Vendas semanais de soja e milho nos EUA vão bem e puxam cotações

Com a China se posicionando na compra de soja e milho, as vendas semanais dos EUA registraram forte crescimento e puxaram cotações na CBOT.

 

Milho

As negociações do milho ganharam força no mercado físico com a cotação chegando ao fundo, a cotação do cereal fechou a quinta-feira com queda de 0,06%, desta forma o mês de abril/20 se encerra com apenas 2 altas diárias durante todo o mês.
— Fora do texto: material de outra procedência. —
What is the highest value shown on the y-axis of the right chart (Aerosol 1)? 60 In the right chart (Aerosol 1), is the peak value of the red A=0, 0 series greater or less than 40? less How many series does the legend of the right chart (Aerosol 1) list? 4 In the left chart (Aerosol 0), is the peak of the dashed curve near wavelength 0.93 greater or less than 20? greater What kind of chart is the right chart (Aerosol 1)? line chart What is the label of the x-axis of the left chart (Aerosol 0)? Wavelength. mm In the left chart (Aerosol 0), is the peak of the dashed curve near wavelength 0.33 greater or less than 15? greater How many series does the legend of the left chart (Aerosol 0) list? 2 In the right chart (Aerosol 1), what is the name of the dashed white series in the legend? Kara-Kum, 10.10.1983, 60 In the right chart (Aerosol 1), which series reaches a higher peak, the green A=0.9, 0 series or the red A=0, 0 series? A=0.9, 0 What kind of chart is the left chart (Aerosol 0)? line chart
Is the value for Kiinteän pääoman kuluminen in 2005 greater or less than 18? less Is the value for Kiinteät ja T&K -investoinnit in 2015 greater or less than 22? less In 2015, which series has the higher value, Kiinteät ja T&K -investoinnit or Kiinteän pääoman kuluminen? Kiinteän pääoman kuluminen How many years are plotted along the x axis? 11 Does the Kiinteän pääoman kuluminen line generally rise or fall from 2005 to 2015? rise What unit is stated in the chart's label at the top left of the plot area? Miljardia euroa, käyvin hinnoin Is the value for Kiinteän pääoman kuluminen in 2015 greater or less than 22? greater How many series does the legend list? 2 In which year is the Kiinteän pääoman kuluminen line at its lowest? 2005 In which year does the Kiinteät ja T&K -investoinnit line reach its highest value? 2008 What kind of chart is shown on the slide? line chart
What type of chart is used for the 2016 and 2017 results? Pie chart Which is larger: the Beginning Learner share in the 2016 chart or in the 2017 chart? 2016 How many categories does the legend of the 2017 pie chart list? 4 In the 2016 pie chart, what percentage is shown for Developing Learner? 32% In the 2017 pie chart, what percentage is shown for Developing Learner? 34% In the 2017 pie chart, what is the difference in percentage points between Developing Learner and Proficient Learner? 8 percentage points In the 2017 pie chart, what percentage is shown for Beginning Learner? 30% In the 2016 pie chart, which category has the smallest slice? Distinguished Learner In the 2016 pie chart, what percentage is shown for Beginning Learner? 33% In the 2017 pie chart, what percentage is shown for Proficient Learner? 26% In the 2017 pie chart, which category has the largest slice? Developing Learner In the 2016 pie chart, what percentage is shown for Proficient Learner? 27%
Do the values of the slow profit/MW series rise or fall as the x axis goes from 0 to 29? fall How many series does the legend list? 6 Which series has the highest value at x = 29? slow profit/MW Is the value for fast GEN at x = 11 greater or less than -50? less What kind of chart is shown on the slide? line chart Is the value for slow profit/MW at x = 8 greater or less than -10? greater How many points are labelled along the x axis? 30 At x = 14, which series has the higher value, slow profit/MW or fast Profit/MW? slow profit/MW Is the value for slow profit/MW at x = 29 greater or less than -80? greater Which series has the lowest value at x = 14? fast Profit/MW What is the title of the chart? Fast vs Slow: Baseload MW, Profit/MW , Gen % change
O mercado segue balizado pela baixa disponibilidade de cereal disponível para negociação e com os compradores de olho no dólar e nos EUA.
 
No mercado futuro brasileiro, as cotações se mantiveram estáveis durante o dia mesmo com a valorização do dólar. O ânimo atingiu foi o mercado nos EUA, com um aumento de 87% nas vendas semanais, a cotação do cereal na CBOT registrou alta de 2,30%, voltando a fechar acima dos US$ 3,10/bu. A volta do petróleo a casa dos US$ 19,00/barril também deu fôlego ao mercado do milho norte-americano.
 

Boi gordo

No atacado paulista, os estoques são curtos e o ambiente é de estabilidade de preços. A proximidade do Dia das Mães na próxima semana aqueceu as vendas de carne bovina na última quinta-feira (30/abr).
 
No caso da carne de primeira, que vinha andando de lado, foi observado uma maior procura por traseiro puro. Entretanto, cortes de segunda continuam na preferência do comprador. A carcaça casada bovina encerrou o mês de abril cotada a R$ 12,90/kg.
 
No mercado de boi gordo, as escalas de abate avançaram nas principais praças analisadas pela Agrifatto. Em São Paulo encerraram a semana com 9 dias úteis – acima da média parcial anual que atualmente gira em torno de 7,5 dias úteis. O aumento das programações de abate evidencia uma melhora na oferta de boiada pronta para abate.
 

Soja

Com o dólar voltando ao patamar de R$ 5,34, a onda de negócios a valores históricos se dissipou em terras brasileiras. Os preços físicos recuaram e conforme a divisa norte-americana for se desvalorizando a tendência é que os preços da oleaginosa recuem também. No Brasil, o mercado da soja deve passar o próximo mês sendo afetado principalmente pela variação da moeda norte-americana.
 
Nos EUA, a valorização do petróleo puxou o óleo de soja que registrou alta de 1,90% ontem, e esta trouxe consigo a cotação da oleaginosa, que no contrato futuro para maio/21 fechou cotada à US$ 8,32/bu. A desvalorização do dólar frente ao real também deu alento as cotações da soja nos EUA.